- **WHAT THIS TASK INVOLVES**
Reproduce every line of the data below word for word, leaving out the pictures.

☆ ☆ ☆ ☆ ☆ ☆ ☆

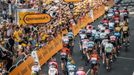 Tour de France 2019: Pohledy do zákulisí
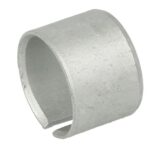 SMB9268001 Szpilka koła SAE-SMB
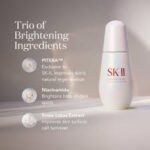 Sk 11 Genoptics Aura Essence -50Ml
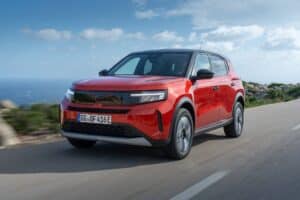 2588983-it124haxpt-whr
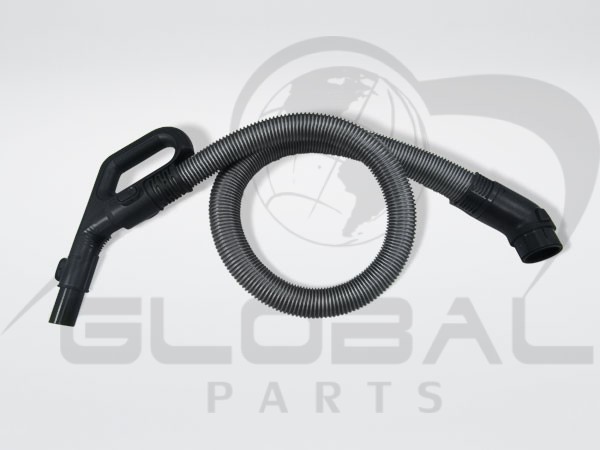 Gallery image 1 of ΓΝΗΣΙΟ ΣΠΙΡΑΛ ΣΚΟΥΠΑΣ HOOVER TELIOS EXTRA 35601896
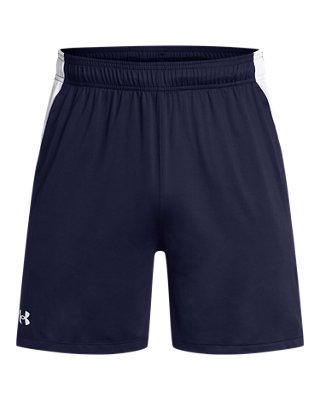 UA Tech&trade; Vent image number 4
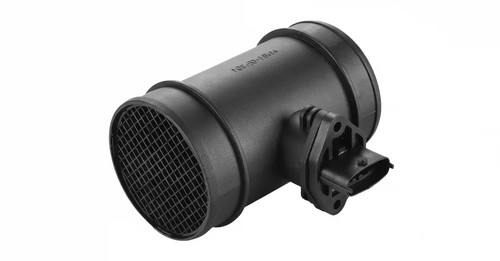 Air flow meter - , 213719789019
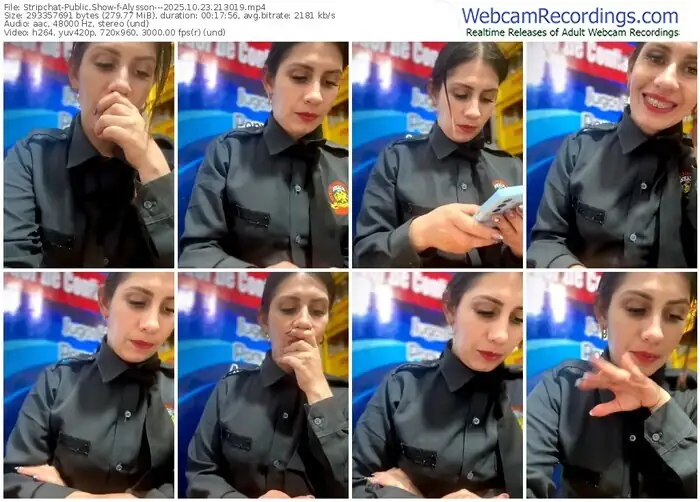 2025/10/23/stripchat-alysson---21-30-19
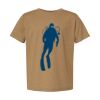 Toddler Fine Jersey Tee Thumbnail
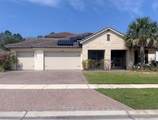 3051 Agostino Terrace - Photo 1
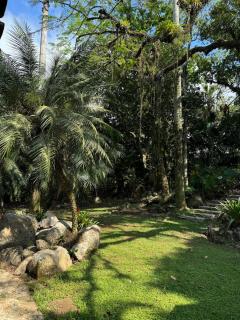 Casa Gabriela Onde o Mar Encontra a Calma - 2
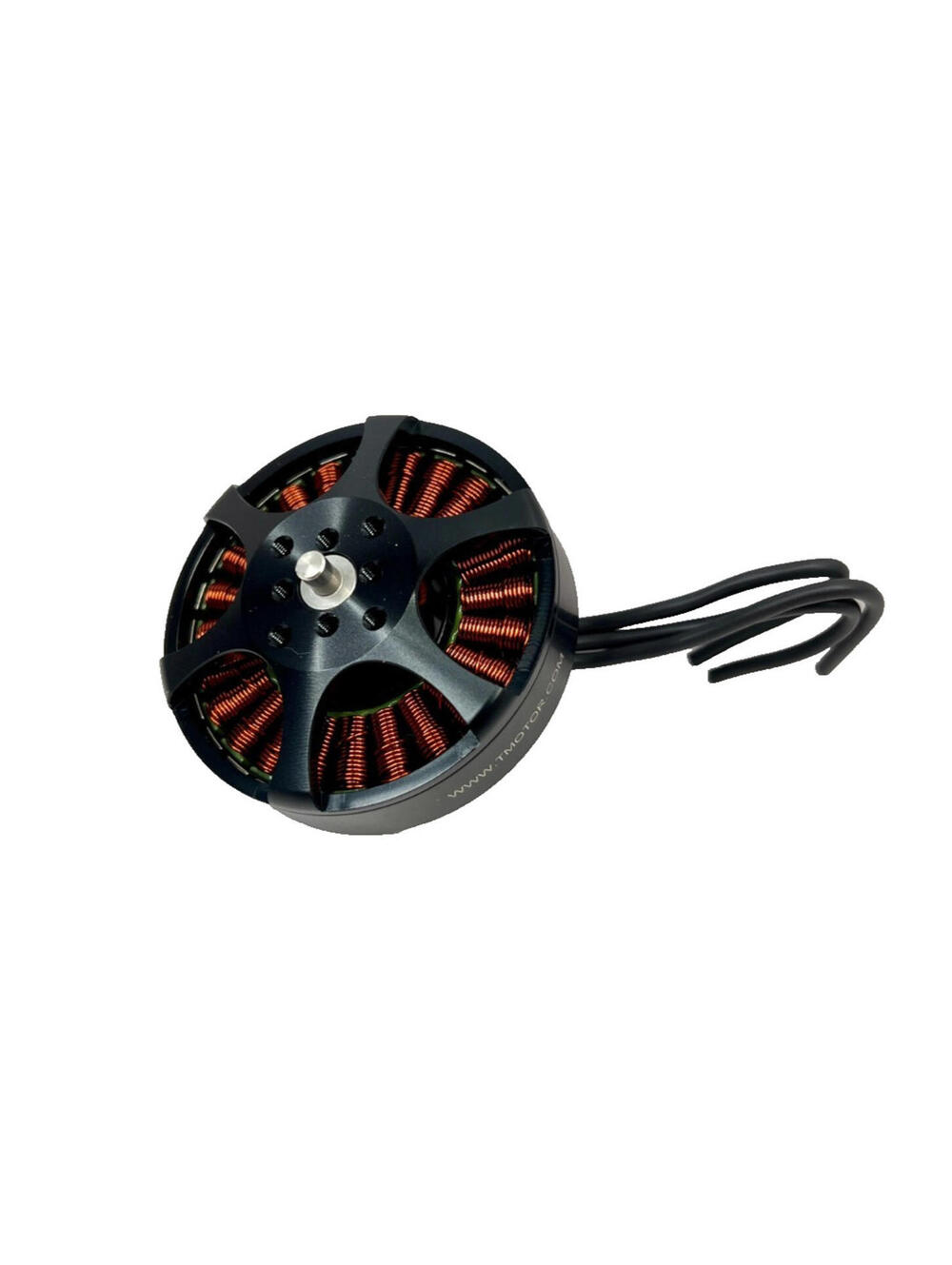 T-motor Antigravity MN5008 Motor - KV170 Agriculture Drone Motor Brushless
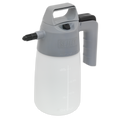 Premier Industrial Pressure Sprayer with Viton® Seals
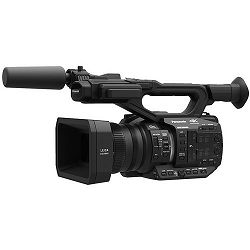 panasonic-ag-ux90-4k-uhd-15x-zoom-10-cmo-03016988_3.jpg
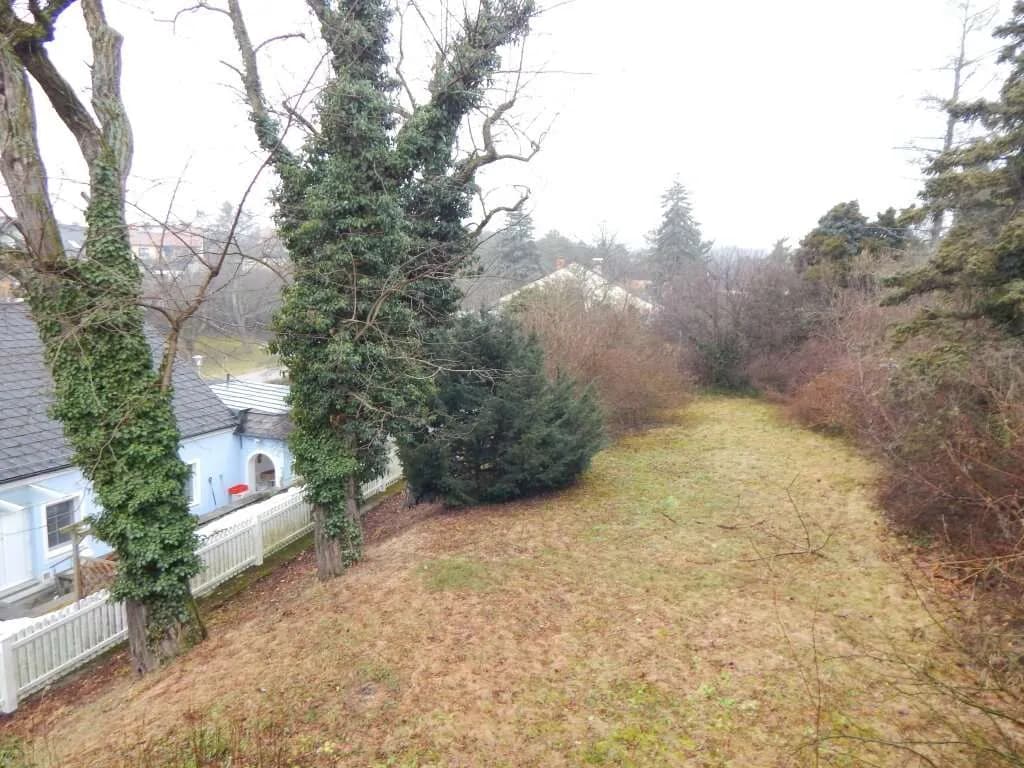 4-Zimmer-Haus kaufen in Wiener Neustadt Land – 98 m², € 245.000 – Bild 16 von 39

☆ ☆ ☆ ☆ ☆ ☆ ☆

- **REPLY TO THE EXERCISE**
 Tour de France 2019: Pohledy do zákulisí
 SMB9268001 Szpilka koła SAE-SMB
 Sk 11 Genoptics Aura Essence -50Ml
 2588983-it124haxpt-whr
 Gallery image 1 of ΓΝΗΣΙΟ ΣΠΙΡΑΛ ΣΚΟΥΠΑΣ HOOVER TELIOS EXTRA 35601896
 UA Tech&trade; Vent image number 4
 Air flow meter - , 213719789019
 2025/10/23/stripchat-alysson---21-30-19
 Toddler Fine Jersey Tee Thumbnail
 3051 Agostino Terrace - Photo 1
 Casa Gabriela Onde o Mar Encontra a Calma - 2
 T-motor Antigravity MN5008 Motor - KV170 Agriculture Drone Motor Brushless
 Premier Industrial Pressure Sprayer with Viton® Seals
 panasonic-ag-ux90-4k-uhd-15x-zoom-10-cmo-03016988_3.jpg
 4-Zimmer-Haus kaufen in Wiener Neustadt Land – 98 m², € 245.000 – Bild 16 von 39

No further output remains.